L’amministrazione Basile querela il medico Todaro per critiche alle partecipate, dimenticando che il suo leader, Cateno De Luca, ne aveva fatto un cavallo di battaglia elettorale. Un cortocircuito politico e istituzionale che solleva più di un interrogativo.

A Messina, la memoria politica sembra essere merce rara, soprattutto quando si passa dai banchi dell’opposizione (o dalle piazze urlanti) alle comode poltrone del potere. La recente decisione dell’amministrazione Basile di querelare il medico Salvatore Todaro, ex candidato sindaco, per alcuni post su Facebook, è la cronaca di un paradosso che merita di essere raccontato. Un paradosso i cui costi, legali e non, ricadono interamente sulla collettività.
I fatti sono noti. Con una delibera di Giunta, l’amministrazione ha dato mandato a un legale – per un compenso di 2.622 euro lordi più spese, a carico del Comune – di sporgere querela contro Todaro. L’accusa è quella di aver leso “l’immagine e l’onorabilità del Comune di Messina” con post “fortemente offensivi e denigratori”. Nel mirino del dottor Todaro sono finiti la gestione della Passeggiata a Mare e, soprattutto, il vasto e costoso universo delle società partecipate comunali, definite senza mezzi termini “macchine mangiasoldi“, popolate da “incapaci“, “accozzaglia” e “furbetti“.

------------

- _DOMANDE_:
A. Nel testo sulla querela a Todaro, quale compenso è stato stabilito per il legale incaricato dal Comune?
B. Ricopia parola per parola il passo del testo sulla querela a Todaro compreso tra "A Messina, la" e "interamente sulla collettività.", estremi inclusi.

- _VOCI MOSTRATE_:

------------

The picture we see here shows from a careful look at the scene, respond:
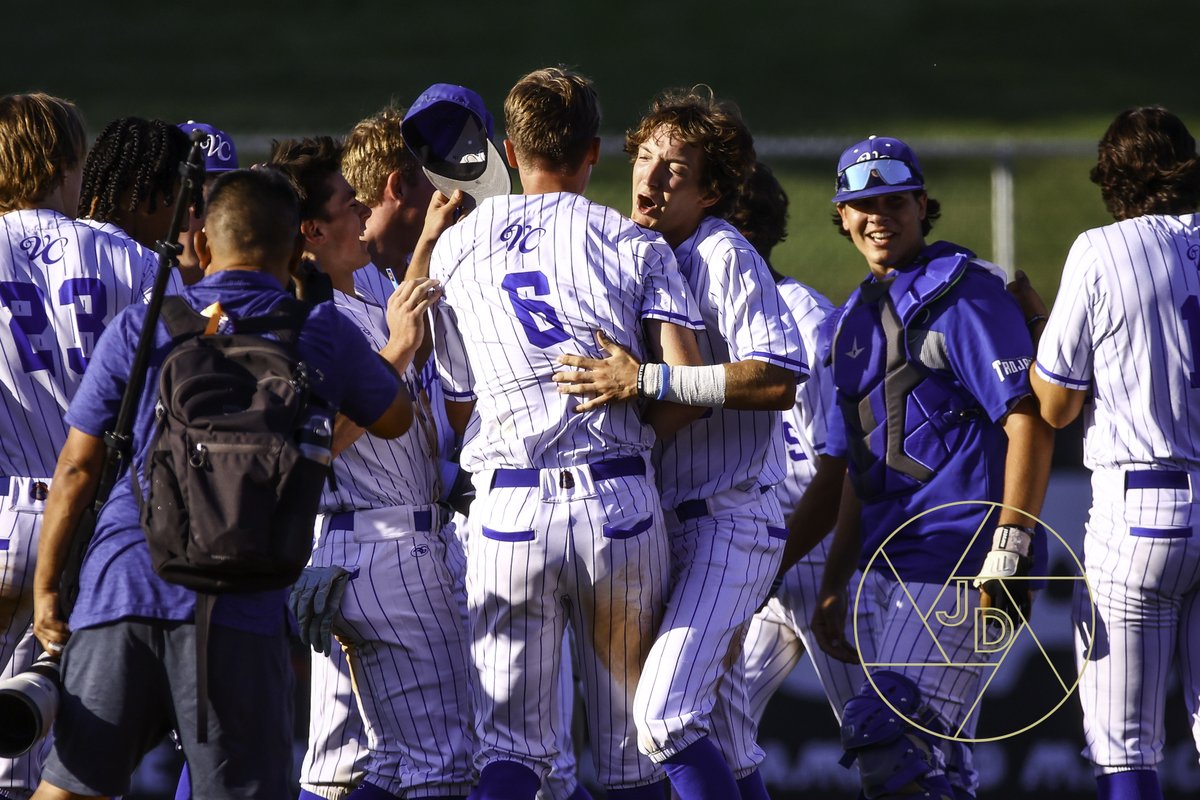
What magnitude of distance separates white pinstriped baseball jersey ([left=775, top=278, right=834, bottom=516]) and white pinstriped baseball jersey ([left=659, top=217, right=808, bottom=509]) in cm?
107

------------

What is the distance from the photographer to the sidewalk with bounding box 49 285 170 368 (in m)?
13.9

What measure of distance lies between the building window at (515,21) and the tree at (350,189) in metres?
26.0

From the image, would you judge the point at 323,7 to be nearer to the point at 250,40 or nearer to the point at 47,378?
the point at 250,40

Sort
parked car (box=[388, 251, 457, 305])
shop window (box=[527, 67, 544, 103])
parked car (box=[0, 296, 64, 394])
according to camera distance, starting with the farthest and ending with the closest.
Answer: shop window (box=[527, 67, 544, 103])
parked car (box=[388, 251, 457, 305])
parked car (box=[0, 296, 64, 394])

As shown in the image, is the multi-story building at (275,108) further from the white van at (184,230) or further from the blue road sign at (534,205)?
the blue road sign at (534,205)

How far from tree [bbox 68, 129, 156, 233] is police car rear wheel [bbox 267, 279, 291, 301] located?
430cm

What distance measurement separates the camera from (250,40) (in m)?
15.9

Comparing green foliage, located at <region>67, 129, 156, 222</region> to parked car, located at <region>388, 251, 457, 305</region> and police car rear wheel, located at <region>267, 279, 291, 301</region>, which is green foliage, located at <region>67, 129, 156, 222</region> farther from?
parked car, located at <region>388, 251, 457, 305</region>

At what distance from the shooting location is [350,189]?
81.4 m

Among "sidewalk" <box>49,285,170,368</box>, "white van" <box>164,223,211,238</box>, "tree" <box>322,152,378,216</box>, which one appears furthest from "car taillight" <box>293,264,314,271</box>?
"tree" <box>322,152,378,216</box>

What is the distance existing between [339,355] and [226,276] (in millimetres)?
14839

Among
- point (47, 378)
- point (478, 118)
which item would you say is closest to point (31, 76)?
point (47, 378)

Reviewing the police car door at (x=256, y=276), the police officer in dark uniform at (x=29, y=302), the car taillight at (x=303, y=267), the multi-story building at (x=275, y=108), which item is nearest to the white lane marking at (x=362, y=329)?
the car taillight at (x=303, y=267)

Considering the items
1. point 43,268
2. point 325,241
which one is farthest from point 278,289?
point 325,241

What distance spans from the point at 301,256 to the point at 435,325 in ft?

------------

- _RISPOSTE IN ORDINE_:
A. 2.622 euro lordi più spese, a carico del Comune.

B.
A Messina, la memoria politica sembra essere merce rara, soprattutto quando si passa dai banchi dell’opposizione (o dalle piazze urlanti) alle comode poltrone del potere. La recente decisione dell’amministrazione Basile di querelare il medico Salvatore Todaro, ex candidato sindaco, per alcuni post su Facebook, è la cronaca di un paradosso che merita di essere raccontato. Un paradosso i cui costi, legali e non, ricadono interamente sulla collettività.